# [Written problem]
Extract every line of the rows below that contains the word "which".

# [Supplied material]
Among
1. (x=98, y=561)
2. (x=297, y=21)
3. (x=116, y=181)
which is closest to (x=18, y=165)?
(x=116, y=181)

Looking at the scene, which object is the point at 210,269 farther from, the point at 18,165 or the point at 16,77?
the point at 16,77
---
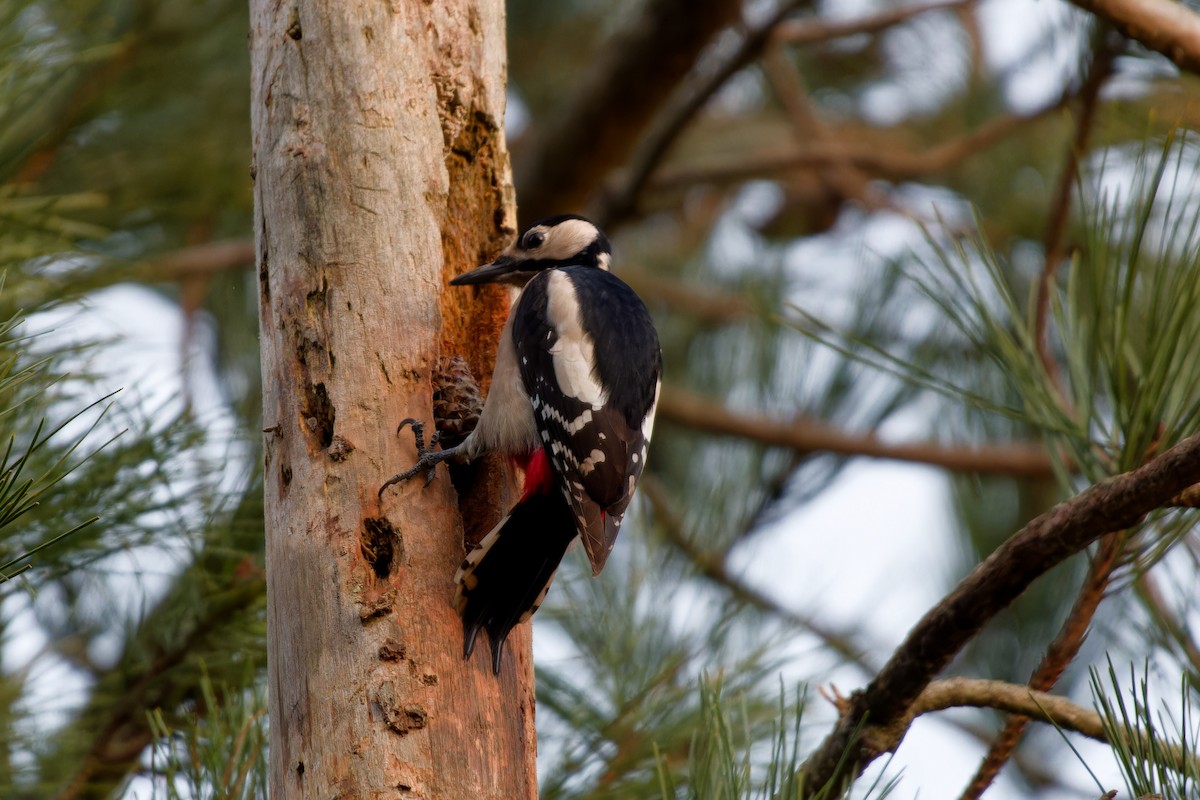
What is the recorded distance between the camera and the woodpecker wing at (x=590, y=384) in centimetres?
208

# [Problem solution]
which is closest to (x=18, y=165)?
Looking at the scene, which object is the point at 210,269 farther from, the point at 18,165 or the point at 16,77?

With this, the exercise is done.